GIVEN TEXT >>
================
We considered the Berinmo color-naming data and 19 hypothetical variants of it, which were obtained by rotating the actual data by 2, 4, 6, etc. (and −2, −4, −6, etc.), hue columns in the stimulus array (around the “equator” of the color solid) as illustrated in Fig. 5.ⁱ

Fig. 5.

Berinmo color categories unrotated (Top) and rotated four (Middle) and eight (Bottom) hue columns. Each colored region corresponds to a named color category.

This procedure yielded a set of systematic variants of the Berinmo color-naming system in which the same configuration of categories relative to each other is maintained while the absolute position of this configuration of categories along the hue axis is varied. Critically, only one of these variants (the unrotated variant) we know to be actually attested. If color naming is shaped in part by the universal structure of perceptual color space according to the well-formedness model, we would expect the attested (unrotated) color-naming system of Berinmo to have higher well-formedness than any of the comparable rotated variants. Why? Because, by hypothesis, the boundaries of the naturally occurring Berinmo system lie where they do in large part because of the structure of perceptual color space, whereas this is not true of the artificially derived variants, in which the boundaries were deliberately shifted away from their natural positions. Moreover, we would expect well-formedness to drop off as a function of the amount of rotation away from the naturally occurring Berinmo color-naming scheme.
================
INFORMATION GIVEN >>
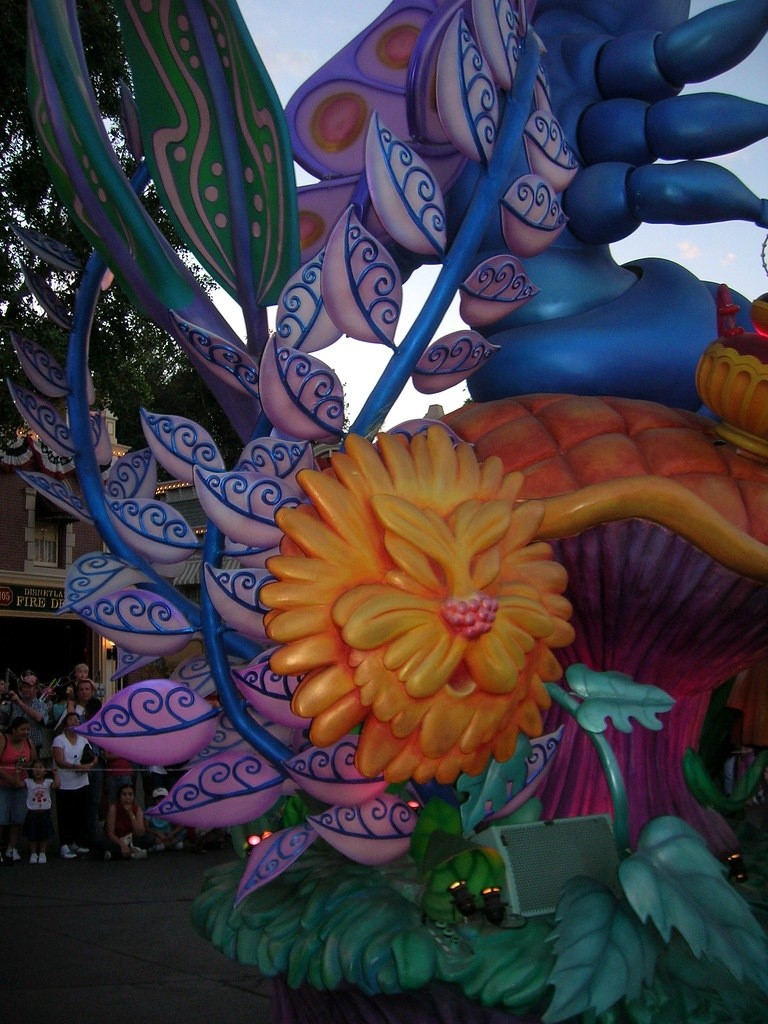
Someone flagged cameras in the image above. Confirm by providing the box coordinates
[1,692,13,701]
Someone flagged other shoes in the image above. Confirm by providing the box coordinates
[60,846,77,859]
[198,843,208,854]
[218,837,225,844]
[72,843,90,853]
[177,842,183,849]
[131,848,148,859]
[104,851,111,861]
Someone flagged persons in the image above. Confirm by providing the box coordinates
[105,784,147,862]
[0,663,134,864]
[143,788,184,854]
[195,827,232,849]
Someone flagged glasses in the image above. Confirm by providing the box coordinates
[152,796,165,803]
[66,718,80,723]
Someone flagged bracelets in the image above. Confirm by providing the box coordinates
[90,763,94,768]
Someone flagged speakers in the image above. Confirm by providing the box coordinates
[472,813,619,918]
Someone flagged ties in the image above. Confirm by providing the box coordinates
================
REQUESTS >>
1 > In the passage on Berinmo color naming, why would the unrotated system be expected to score higher in well-formedness than the rotated variants? Answer in one to three sentences.
2 > Write the next part of the passage on Berinmo color naming, picking up after its final sentence.

ANSWERS TO THE EXERCISES >>
1 > By hypothesis, the boundaries of the naturally occurring Berinmo system lie where they do largely because of the structure of perceptual color space. That is not true of the rotated variants, whose boundaries were deliberately shifted away from their natural positions.

2 >
These expectations were confirmed, as shown in Fig. 6, although +2 columns rotation was a close competitor for maximum well-formedness. The fact that well-formedness is maximized for the unrotated version of Berinmo indicates that the attested Berinmo color-naming system is more consistent with the universal structure of perceptual color space, coupled with general principles of category formation, than are any of the hypothetical rotated variants. Thus, it appears that the Berinmo color-naming system is located where it is along the hue dimension not because “color categories are formed from boundary demarcation based predominantly on language” (2), but rather because the structure of perceptual color space makes its actual location the optimal location. At the same time, the near maximum at +2 columns rotation is also informative: It shows that small variations in boundary placements sometimes lead to only very modest differences in well-formedness, which may explain why similar languages can differ somewhat in their boundary placements (4).

Fig. 6.

Well-formedness for Berinmo when rotated 0, 2, 4, 6, etc., hue columns. The configuration that yields greatest well-formedness is the unrotated (attested) version.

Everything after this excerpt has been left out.